Tags: #Ciencia Ficción

Sonaron las alarmas, y los medidores de velocidad se movieron de nuevo cuando la
MacArthur
frenó hacia la cápsula. Rod encendió laboriosamente su pantalla. Allí estaba la cubierta hangar, fría y oscura, el confuso perfil de la superficie interna del Campo defensivo de la nave, de una increíble negrura. Está bien, pensó, no hay ningún almacenamiento significativo de calor. Había sitio suficiente para absorber la energía rotativa de la cápsula si es que tenía alguna, reduciéndose el impacto a algo que la
MacArthur
podía soportar.

Ocho minutos a seis gravedades era el máximo que la tripulación podría soportar. Luego la nave intrusa dejó de estar delante al girar la
MacArthur
y cayó hacia ella de costado. La aceleración aplastante cesó, luego hubo un lento impulso lateral cuando Cargill disparó las baterías de estribor para aminorar su avance directo hacia la cápsula.

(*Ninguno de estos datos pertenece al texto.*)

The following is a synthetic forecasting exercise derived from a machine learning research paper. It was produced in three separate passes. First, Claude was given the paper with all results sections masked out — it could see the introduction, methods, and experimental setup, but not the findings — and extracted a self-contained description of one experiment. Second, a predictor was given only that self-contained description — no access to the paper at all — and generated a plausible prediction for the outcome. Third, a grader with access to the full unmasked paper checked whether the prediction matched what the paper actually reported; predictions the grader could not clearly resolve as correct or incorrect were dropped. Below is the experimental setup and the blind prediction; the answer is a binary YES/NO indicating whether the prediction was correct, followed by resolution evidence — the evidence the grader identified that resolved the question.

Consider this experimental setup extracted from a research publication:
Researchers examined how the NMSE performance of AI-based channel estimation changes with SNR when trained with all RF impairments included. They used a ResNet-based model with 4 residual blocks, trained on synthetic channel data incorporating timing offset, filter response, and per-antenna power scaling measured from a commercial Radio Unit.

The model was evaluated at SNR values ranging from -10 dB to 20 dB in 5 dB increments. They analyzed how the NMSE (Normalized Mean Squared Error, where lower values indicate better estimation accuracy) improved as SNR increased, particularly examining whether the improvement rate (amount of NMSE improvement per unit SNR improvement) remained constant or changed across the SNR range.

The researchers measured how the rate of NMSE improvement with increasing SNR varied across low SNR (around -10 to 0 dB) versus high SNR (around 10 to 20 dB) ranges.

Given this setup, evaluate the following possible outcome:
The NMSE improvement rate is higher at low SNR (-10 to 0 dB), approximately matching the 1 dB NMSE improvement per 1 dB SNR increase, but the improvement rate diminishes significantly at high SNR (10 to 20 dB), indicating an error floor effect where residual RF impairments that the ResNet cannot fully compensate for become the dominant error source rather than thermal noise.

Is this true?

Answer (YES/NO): YES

Era cilíndrica, con un extremo redondeado hundiéndose a través del espacio. Cuando giró, Rod vio que el otro extremo estaba mellado por una infinidad de proyecciones... ¿treinta y dos proyecciones? Pero tenía que haber obenques partiendo de aquellos nudos, y no se veía ninguno.

La cápsula se movía hacia arriba, hacia la
MacArthur,
con excesiva rapidez, y era demasiado grande para poder entrar en la cubierta hangar. ¡Era un objeto inmenso, demasiado inmenso! ¡Y sólo podían frenarlo las baterías de estribor!

Allí estaba. La cámara de la cubierta hangar mostraba el extremo redondeado de la nave intrusa, mate y metálico, cruzando el Campo Langston, lentamente, disminuyendo la rotación, pero moviéndose aún respecto a la
MacArthur.
El crucero de combate giró hacia un lado, terriblemente, arrojando a la tripulación contra las cintas de sujeción, mientras el extremo redondeado de la cápsula crecía y crecía y... ¡CRANCH!

Rod sacudió la cabeza para despejarla de la niebla roja que se había formado de nuevo.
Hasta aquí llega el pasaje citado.